* **CONSIGNE**:
Mettez à jour, s'il vous plaît, le passage du texte cité qui s'ouvre sur les mots contenant "Donc, à midi, rendez-vous" et se clôt sur "une famille, blablabla." : remplacez-y "Rachel" par "Claire", puis donnez ce passage ainsi modifié.

* **TEXTE CITÉ**:
Donc, à midi, rendez-vous avec Rachel, en qui je plaçais (naïvement) tous mes espoirs parce que cette sympathique jeune femme était la seule à répondre à mes mails depuis quelques semaines. J’enchaînais les rendez-vous un peu partout depuis 4 heures et il faut croire que mon cerveau était un peu congelé …
Donc elle m’emmène visiter une maison en me prévenant qu’elle est au-dessus de notre budget mais absolument géniale, blablabla, que trois colocs hôtesses de l’air ont déjà fait une offre mais que je peux quand même tenter car la propriétaire préférerait une famille, blablabla.
Ravie de me réchauffer un peu dans la voiture et absorbée par une sympathique discussion, je ne prête pas tellement attention au quartier. Après tout, je lui avais bien précisé dans quelle zone je cherchais. (Erreur de débutante).

* **ENTRÉES**:

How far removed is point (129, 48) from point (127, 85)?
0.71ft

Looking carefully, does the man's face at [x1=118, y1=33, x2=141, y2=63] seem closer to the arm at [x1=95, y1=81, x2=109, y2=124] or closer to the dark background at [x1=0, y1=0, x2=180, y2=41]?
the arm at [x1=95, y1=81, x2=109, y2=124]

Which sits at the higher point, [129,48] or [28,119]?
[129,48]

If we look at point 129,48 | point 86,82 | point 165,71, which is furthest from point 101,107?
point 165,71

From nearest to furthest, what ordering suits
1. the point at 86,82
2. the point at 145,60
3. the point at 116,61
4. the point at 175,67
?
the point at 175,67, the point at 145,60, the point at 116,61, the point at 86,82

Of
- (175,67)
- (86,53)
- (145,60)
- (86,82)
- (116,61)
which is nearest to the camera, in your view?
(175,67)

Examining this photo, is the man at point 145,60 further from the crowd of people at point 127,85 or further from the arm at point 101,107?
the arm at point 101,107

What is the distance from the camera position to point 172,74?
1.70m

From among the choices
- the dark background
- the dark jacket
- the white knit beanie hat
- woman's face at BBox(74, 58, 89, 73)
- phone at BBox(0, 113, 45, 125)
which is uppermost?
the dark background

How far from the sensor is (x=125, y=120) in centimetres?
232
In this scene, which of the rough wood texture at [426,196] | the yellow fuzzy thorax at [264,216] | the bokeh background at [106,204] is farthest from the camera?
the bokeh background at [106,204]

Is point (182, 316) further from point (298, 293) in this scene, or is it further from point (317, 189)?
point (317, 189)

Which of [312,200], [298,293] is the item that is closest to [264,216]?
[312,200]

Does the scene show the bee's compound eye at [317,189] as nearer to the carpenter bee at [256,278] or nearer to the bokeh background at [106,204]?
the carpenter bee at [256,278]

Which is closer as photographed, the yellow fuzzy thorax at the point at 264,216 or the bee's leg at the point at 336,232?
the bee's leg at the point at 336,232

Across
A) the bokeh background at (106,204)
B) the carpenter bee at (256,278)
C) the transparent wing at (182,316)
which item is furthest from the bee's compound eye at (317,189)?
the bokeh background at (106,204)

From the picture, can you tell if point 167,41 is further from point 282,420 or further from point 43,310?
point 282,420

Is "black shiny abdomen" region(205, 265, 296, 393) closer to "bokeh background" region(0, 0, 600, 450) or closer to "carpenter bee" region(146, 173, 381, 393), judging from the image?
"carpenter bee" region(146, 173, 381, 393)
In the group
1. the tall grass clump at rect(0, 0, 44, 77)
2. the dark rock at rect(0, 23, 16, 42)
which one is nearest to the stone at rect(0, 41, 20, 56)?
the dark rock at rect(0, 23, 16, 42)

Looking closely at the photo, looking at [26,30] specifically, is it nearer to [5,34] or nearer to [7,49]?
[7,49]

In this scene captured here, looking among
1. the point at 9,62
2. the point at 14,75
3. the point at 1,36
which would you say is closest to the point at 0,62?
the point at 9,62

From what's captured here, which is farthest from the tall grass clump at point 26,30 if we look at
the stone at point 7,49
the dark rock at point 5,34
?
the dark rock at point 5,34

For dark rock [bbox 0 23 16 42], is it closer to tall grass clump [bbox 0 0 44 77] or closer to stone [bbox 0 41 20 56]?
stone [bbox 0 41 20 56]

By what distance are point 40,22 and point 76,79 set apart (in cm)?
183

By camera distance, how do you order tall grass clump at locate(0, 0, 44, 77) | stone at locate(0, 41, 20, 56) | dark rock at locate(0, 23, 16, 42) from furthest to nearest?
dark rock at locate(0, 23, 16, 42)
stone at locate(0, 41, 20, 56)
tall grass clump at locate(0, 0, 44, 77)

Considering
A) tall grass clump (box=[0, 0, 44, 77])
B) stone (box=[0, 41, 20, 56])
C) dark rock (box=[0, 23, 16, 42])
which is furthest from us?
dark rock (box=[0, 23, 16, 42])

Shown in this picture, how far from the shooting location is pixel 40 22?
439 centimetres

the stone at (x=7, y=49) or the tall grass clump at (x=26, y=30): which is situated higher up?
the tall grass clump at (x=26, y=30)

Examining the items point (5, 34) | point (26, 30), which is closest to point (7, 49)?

* * *

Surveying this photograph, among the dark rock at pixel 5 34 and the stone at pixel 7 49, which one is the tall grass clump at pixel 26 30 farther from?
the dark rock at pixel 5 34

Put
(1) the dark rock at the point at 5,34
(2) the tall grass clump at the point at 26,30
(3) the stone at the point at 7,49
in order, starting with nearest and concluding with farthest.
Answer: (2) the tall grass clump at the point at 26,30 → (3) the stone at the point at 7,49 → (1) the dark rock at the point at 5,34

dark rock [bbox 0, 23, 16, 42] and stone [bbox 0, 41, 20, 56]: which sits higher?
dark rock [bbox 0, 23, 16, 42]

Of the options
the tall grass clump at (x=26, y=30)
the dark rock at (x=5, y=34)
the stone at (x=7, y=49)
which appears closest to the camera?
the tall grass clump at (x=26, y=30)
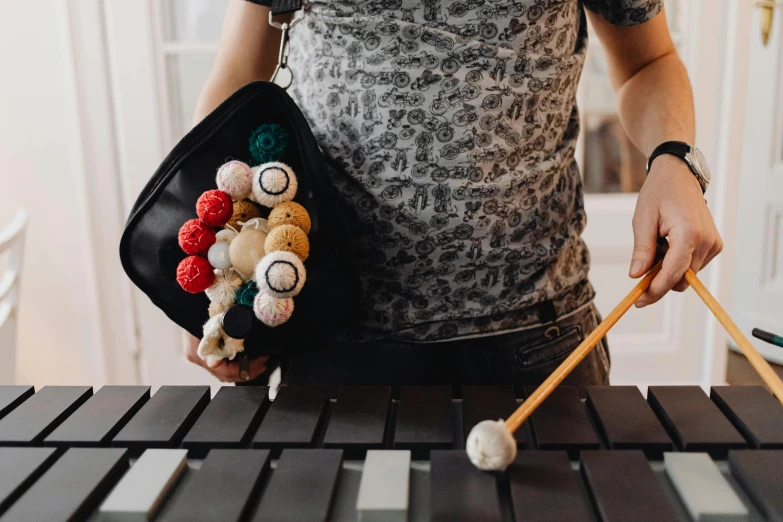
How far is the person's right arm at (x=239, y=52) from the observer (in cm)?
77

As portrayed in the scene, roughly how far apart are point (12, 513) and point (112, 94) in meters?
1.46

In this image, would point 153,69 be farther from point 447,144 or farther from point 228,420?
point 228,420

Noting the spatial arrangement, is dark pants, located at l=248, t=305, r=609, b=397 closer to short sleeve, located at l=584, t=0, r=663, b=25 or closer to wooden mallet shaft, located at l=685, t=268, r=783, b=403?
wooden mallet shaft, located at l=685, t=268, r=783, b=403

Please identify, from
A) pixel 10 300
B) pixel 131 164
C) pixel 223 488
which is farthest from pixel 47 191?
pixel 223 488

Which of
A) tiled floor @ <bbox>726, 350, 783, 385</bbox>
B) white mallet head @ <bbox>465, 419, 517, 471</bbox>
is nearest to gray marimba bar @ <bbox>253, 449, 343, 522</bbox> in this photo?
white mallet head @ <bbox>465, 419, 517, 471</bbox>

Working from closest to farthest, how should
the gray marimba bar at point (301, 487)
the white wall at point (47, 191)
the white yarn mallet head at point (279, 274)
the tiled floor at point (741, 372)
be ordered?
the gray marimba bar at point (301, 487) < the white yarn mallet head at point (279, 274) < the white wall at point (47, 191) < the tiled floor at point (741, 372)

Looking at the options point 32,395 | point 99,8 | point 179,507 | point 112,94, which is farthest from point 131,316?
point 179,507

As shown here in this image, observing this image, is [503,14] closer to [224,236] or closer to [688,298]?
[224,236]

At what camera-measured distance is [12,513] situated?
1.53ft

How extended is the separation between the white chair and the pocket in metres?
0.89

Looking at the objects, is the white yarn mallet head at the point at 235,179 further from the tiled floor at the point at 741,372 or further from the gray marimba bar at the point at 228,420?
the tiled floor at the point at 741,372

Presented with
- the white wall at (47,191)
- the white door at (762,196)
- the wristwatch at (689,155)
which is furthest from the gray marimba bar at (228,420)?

* **RÉPONSE**:
Donc, à midi, rendez-vous avec Claire, en qui je plaçais (naïvement) tous mes espoirs parce que cette sympathique jeune femme était la seule à répondre à mes mails depuis quelques semaines. J’enchaînais les rendez-vous un peu partout depuis 4 heures et il faut croire que mon cerveau était un peu congelé …
Donc elle m’emmène visiter une maison en me prévenant qu’elle est au-dessus de notre budget mais absolument géniale, blablabla, que trois colocs hôtesses de l’air ont déjà fait une offre mais que je peux quand même tenter car la propriétaire préférerait une famille, blablabla.